THE PROBLEM
Carry on the text about Paganism below, starting after its last sentence and keeping its tone and style.

TEXT
The term Paganism comes from the Latin word paganus, which refers to those who lived in the country (and were by implication considered uneducated or backward). When Christianity began to grow in the Roman Empire, it did so at first primarily in the cities, and the people who lived in the country and kept on believing in old ways came therefore to be known as pagans.

Paganism today is a large religious movement that consists of many different religions. Pagan practices involve everything from forms of ancient European practices to religions inspired by science fiction writings. Most American pagan religions have practices that blend together different traditions, such as Celtic, Greco-Roman, Native American, ancient Egyptian and Norse. Pagan traditions draw from beliefs and practices as much (or more) than 5,000 years old, as well as from modern beliefs formed in the last century.

There is no universal pagan spiritual leader and there is no universal pagan scripture or holy book. Most pagan groups are not very structured or organized. A great deal of pagan religion is practiced and made known to others through networks and festivals.

GIVEN ENTRIES
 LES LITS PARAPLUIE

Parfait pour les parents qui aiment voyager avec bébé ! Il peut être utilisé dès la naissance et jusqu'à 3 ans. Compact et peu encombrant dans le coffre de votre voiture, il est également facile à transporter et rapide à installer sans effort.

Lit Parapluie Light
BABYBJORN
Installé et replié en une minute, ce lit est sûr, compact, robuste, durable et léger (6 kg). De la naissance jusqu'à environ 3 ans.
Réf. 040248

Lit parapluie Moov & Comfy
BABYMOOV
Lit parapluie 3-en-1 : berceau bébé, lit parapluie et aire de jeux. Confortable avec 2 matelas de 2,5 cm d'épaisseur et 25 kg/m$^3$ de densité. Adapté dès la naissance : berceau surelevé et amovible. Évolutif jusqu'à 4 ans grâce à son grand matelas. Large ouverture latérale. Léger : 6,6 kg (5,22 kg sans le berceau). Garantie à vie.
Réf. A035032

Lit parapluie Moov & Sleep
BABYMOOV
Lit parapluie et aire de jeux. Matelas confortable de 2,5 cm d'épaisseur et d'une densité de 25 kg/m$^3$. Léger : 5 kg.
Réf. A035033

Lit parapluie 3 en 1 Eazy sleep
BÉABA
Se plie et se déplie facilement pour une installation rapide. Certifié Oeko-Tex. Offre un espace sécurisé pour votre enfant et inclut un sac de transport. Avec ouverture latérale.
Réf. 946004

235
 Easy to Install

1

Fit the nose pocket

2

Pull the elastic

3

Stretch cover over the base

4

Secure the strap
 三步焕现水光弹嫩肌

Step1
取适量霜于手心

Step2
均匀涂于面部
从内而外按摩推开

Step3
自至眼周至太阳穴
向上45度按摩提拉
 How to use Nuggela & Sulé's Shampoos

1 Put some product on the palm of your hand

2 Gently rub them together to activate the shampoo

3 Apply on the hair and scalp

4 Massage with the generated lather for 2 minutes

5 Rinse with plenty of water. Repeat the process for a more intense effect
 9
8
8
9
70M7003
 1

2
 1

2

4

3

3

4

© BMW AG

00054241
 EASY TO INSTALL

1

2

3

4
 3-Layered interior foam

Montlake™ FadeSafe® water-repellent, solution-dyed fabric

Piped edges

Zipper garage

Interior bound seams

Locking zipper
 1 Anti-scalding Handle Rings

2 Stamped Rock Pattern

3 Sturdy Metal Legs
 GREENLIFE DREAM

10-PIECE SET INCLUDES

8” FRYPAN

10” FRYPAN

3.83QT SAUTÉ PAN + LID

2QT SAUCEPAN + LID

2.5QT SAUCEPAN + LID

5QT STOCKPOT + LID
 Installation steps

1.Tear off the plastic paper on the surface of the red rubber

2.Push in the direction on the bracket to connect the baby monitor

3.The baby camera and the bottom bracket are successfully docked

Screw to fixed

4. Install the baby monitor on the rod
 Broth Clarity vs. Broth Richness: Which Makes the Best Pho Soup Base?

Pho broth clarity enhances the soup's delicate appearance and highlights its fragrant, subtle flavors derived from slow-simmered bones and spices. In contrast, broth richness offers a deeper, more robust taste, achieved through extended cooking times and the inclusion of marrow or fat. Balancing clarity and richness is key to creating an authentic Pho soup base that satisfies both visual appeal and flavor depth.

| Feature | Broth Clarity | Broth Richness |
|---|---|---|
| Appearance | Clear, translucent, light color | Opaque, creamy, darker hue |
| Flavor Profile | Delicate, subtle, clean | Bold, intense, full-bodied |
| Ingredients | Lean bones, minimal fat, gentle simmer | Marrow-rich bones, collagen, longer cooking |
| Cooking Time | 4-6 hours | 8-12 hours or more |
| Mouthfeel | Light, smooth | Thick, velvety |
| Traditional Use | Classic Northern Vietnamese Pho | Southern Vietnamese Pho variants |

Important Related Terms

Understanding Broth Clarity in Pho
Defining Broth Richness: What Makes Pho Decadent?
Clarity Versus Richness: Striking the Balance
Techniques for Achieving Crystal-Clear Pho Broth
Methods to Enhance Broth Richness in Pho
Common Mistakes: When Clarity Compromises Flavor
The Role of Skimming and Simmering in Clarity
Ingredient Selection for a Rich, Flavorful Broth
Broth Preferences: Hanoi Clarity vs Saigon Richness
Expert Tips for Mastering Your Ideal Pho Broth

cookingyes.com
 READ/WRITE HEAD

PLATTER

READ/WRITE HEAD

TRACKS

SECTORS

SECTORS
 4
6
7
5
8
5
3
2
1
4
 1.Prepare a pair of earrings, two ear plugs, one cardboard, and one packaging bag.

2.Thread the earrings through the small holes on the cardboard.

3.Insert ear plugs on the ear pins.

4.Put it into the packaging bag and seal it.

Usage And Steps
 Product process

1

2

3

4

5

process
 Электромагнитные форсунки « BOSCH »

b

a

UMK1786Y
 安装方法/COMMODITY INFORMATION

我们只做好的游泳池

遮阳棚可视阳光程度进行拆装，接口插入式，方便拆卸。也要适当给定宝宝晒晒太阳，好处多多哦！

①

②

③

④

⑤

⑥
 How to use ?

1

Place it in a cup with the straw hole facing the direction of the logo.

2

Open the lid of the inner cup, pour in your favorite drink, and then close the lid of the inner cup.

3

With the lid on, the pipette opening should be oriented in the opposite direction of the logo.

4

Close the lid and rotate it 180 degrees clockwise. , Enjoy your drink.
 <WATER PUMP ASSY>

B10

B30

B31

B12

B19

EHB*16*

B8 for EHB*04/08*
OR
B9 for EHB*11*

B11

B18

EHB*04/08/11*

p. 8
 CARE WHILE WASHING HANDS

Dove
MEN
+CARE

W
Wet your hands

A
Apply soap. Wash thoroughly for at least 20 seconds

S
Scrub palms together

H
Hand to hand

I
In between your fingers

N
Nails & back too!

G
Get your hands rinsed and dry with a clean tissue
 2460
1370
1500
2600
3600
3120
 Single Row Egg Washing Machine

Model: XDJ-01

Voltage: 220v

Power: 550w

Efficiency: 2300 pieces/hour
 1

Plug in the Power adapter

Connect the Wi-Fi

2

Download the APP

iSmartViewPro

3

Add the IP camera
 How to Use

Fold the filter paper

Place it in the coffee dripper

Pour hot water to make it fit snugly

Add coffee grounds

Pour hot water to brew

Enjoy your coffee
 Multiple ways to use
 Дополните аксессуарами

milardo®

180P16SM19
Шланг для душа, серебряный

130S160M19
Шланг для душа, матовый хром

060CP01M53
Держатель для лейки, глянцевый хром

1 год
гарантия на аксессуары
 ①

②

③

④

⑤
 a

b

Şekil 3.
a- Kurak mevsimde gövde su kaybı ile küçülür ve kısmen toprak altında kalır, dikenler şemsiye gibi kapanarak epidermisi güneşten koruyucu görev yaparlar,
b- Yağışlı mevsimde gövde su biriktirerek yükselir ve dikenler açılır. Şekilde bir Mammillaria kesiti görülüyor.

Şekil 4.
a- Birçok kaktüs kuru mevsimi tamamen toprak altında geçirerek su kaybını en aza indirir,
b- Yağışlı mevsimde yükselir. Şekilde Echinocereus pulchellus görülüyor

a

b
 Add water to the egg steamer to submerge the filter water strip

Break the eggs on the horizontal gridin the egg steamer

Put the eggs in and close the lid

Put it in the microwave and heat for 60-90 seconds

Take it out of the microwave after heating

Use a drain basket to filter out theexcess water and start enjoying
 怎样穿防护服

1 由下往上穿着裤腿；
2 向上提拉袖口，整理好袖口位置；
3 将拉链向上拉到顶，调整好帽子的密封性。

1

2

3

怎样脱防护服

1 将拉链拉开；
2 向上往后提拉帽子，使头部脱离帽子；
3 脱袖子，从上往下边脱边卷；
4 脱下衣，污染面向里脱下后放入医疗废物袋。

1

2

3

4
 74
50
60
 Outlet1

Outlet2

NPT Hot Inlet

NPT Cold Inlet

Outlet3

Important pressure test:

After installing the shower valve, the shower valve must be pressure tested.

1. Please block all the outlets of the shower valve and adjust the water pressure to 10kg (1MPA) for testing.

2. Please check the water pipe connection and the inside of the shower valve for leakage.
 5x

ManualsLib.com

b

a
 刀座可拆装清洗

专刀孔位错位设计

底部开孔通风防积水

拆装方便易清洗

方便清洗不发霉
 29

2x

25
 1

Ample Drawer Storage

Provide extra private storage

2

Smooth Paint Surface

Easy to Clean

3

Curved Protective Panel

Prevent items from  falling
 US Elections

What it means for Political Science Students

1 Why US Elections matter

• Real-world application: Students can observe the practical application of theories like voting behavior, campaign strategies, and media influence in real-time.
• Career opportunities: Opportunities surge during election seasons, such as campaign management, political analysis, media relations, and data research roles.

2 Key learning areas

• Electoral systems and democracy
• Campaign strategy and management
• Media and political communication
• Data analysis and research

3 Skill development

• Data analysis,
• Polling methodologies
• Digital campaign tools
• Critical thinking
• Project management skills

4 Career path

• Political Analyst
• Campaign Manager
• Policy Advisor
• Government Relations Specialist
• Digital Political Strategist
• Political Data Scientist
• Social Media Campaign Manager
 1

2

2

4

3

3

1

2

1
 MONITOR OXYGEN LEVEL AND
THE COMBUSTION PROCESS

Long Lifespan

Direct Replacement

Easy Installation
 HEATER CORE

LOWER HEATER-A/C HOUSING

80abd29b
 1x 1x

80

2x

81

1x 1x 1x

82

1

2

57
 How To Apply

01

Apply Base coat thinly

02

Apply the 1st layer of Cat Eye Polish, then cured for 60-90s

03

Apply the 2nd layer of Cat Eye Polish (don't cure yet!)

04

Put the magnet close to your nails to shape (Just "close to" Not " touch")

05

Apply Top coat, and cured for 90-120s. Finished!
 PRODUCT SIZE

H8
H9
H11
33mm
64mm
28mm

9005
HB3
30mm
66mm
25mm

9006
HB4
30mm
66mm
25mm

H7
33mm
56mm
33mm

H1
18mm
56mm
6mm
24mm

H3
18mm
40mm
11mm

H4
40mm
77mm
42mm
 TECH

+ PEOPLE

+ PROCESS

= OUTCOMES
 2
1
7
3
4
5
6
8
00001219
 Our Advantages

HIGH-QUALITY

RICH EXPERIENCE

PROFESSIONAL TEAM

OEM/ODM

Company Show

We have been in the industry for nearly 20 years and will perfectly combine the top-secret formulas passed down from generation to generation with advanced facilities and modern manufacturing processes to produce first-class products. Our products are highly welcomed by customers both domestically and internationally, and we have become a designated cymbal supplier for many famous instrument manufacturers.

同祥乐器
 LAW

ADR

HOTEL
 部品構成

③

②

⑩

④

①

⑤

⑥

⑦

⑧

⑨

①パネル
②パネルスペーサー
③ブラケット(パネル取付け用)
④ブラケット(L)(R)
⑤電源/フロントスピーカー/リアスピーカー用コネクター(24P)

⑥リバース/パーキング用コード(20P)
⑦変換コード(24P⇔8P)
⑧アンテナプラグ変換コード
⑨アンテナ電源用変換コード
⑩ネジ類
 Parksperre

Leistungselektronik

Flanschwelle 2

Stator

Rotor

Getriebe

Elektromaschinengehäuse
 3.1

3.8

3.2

ANSWER
The following beliefs are common to many (but not all) different pagan groups1.

  • A belief in multiple deities, including male and female deities.
  • A revival of ancient or ancestral beliefs.
  • Animism and a belief in spirits.
  • A belief in the soul.
  • A sense of equality or community with other things, such as people, animals, plants and inanimate objects.
  • A belief that one's actions will return to one in kind.
  • An observance of the cycles of nature.


1Quoted and adapted from (accessed on 12/7/07)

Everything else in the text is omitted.